Selection of arbitrary 3D Cartesian sampling patterns for support-contrained MRI, parallel MRI, and dynamic MRI can be heuristical, and g-factor calculations require a computationally expensive simulation. To provide theoretical guidance and a method to optimize 3D Cartesian sampling, a novel concept of a differential distribution is introduced to represent a distribution of pairwise differences between sample locations, and is related to point-spread-functions. Its relationship to noise amplification in a generalized sensitivity encoding model and linear reconstruction is then used to efficiently optimize multidimensional k-space sampling. Examples in support-constrained MRI, parallel MRI, and dynamic MRI demonstrate reduced noise amplification
Consider a generalized sensitivity-encoding model, yt,c(k)=st(k)F{∑mSm,t,c(r)xm(r)}+ϵc,t(k),(1) where xm is an image, Sm,t,c are sensitivity functions, F is an N-point discrete Fourier transform operator, st are sampling functions (binary masks), and ϵc,t is Gaussian noise. (1) can represent sensitivity encoding with channels indexed by c with multiple maps (m), and dimensions (t) (e.g. time, echoes), over which sampling can be varied and for which a basis (e.g. for signal-intensity-time curves) is known.

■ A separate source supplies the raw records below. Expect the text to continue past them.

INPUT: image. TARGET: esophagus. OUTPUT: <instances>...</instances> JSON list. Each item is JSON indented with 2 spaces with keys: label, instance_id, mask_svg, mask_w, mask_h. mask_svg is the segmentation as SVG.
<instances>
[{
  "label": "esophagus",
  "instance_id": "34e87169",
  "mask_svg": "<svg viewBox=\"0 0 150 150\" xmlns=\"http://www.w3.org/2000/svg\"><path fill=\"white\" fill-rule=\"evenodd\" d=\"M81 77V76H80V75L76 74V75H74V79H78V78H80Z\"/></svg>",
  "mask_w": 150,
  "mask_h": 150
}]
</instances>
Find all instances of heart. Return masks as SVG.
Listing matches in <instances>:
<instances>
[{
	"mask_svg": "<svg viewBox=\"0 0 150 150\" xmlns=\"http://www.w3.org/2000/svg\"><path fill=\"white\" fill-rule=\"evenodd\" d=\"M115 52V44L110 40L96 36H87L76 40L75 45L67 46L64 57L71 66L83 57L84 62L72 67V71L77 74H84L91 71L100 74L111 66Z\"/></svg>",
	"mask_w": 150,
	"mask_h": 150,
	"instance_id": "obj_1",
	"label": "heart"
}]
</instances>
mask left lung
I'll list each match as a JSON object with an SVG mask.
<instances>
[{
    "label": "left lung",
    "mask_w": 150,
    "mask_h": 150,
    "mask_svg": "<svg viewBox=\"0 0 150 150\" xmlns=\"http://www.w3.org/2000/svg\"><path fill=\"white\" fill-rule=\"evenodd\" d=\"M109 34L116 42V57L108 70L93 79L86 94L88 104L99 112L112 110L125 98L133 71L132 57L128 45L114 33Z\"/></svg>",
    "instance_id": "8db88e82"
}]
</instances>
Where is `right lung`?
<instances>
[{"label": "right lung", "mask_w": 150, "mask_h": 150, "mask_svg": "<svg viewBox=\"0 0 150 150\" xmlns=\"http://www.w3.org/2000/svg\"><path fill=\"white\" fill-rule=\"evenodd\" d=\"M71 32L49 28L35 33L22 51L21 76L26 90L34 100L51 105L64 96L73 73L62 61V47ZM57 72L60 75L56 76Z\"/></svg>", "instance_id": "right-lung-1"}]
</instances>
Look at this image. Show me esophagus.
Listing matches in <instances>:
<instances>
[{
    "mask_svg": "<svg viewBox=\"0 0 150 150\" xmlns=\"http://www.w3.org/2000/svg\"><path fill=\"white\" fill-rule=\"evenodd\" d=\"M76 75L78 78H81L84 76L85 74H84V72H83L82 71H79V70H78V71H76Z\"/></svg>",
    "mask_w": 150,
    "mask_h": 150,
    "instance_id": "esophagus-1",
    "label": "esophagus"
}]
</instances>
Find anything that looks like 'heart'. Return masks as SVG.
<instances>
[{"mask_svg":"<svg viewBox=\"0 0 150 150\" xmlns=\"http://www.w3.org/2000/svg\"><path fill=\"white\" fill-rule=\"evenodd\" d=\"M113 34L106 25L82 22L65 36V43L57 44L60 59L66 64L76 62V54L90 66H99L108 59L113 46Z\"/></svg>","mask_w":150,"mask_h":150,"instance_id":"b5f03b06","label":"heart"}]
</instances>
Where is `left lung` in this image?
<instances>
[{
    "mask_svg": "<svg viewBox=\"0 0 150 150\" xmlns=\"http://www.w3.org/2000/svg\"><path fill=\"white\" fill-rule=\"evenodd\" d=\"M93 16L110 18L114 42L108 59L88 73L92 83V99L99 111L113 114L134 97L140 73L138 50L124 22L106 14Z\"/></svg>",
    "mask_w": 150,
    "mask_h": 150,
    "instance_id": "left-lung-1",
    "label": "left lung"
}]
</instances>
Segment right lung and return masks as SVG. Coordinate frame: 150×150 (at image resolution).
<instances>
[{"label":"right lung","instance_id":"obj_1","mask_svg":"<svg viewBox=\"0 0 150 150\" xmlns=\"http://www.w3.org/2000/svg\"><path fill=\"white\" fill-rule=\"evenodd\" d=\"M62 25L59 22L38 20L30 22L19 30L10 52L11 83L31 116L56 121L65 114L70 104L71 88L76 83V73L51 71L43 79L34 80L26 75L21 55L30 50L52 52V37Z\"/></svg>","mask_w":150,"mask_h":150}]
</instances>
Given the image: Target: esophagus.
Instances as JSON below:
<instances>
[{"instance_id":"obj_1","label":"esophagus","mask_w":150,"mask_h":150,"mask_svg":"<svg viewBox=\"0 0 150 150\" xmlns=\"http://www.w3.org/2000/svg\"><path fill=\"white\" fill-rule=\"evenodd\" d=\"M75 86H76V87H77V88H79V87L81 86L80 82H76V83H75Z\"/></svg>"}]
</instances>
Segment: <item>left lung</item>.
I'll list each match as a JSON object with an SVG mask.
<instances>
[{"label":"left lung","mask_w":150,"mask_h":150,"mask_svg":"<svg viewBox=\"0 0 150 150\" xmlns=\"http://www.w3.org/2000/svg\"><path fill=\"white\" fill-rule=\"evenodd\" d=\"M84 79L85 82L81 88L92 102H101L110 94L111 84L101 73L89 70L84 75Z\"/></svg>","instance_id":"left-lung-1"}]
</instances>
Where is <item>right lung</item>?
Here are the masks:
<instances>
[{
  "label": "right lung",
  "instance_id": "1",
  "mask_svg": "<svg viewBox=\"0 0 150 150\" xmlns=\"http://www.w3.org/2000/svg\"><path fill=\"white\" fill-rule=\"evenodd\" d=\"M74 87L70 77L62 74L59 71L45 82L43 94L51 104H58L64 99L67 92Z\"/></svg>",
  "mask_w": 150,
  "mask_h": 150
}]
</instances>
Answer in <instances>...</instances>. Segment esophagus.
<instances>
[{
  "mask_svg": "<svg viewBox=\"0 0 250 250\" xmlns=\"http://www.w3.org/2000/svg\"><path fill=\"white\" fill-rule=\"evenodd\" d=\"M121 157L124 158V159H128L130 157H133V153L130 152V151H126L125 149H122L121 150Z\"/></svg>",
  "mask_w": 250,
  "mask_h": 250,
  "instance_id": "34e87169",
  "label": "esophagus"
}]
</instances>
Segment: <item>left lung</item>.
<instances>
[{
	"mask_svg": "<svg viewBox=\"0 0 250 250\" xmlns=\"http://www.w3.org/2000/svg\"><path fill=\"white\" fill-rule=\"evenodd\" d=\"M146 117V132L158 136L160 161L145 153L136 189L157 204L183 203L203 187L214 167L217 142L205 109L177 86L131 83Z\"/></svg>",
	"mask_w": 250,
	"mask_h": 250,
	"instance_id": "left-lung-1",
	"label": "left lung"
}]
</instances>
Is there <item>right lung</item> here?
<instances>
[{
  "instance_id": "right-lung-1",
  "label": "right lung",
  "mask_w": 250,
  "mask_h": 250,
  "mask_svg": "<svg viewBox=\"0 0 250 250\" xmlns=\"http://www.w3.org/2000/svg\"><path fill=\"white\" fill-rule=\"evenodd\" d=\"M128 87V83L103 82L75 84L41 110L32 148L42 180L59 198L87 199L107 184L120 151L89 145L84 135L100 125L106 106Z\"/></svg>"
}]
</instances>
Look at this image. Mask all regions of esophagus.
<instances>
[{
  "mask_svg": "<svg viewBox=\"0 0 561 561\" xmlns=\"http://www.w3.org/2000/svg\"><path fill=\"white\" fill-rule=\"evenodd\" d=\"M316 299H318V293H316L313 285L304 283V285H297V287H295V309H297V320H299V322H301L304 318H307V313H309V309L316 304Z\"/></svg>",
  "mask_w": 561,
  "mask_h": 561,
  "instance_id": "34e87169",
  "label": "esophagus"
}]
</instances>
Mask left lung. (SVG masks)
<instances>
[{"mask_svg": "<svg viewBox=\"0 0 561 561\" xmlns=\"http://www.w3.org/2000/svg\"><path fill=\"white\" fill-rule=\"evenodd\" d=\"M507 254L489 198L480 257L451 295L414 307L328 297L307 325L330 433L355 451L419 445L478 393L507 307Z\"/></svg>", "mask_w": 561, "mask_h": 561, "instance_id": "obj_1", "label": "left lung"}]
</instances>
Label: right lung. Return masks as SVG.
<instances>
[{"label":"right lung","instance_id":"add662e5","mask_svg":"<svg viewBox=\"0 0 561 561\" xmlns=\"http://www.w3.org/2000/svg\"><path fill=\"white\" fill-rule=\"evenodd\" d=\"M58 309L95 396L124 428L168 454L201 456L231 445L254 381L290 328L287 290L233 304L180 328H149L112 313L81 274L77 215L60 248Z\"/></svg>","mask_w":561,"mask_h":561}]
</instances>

We introduce a novel definition of a differential distribution, which describes the distribution of pairwise differences between sample locations, or equivalently, a circular cross-correlation of sampling patterns: p(Δk,t,t′)=(st⋆s′t)(Δk) The differential distribution describes the sampling geometry and is the Fourier transform of the product of PSFs, the squared magnitude of the PSF in the single-time-point case. Representing (1) as a single linear operator E, the eigenvalues of EHE, λk(EHE), have two properties: 1) their sum is constant and 2) their sum-of-squares can be computed as the inner (dot) product: ∑kλk(EHE)2=⟨w,p⟩,(2) where w=1N2∑c,c′|∑mF{S∗m,t′,c′(x)Sm,t,c(x)}|2 Together, these properties imply that minimizing (2) minimizes the spread in the eigenvalues, the minimum value corresponding to all eigenvalues equal (ideal conditioning). (2) analytically expresses a measure of noise enhancement in terms of sampling geometry, which is naturally linked with coil sensitivity variation by a Fourier transform relationship. Figure 1 shows an example of w for coil sensitivities from a breast coil that prescribes an optimal spacing of samples in ky-kz space, and this is generalized to ky-kz-t sampling where signal-intensity-time curves have a temporal basis of B-splines (Figure 2). The relationship can be exploited as a computational shortcut in a sequential selection of samples chosen to minimize (2). Adding a sample only requires updating the cost associated with sampling locations within a local neighborhood determined by the extent of p.
Three problems were considered: 1) support-constrained imaging, 2) single-time-point parallel imaging, 3) multi-time-point parallel imaging. Sampling patterns minimizing (2) and Poisson-disc sampling patterns were compared using g-factor maps and maps in k-space of the change in (2) associated with adding a sample. Cross-shaped7 and elliptical support regions were considered (Fig. 3A-B). Sensitivity maps from a 16-channel breast coil estimated using ESPIRiT8 were also considered (Fig. 3C), both for single-time-point imaging and multi-time-point imaging where a temporal basis of 5 third order B-splines spanning 20 time frames was assumed (Fig. 3D).
Figure 1: The differential distribution p describes sampling geometry as a distribution of pairwise differences between sample locations. The weighting function w represents coil sensitivity information in all directions. Optimal sampling geometry, or differences between sample locations p, matches w, as minimizing their inner product minimizes the spread in the eigenvalues.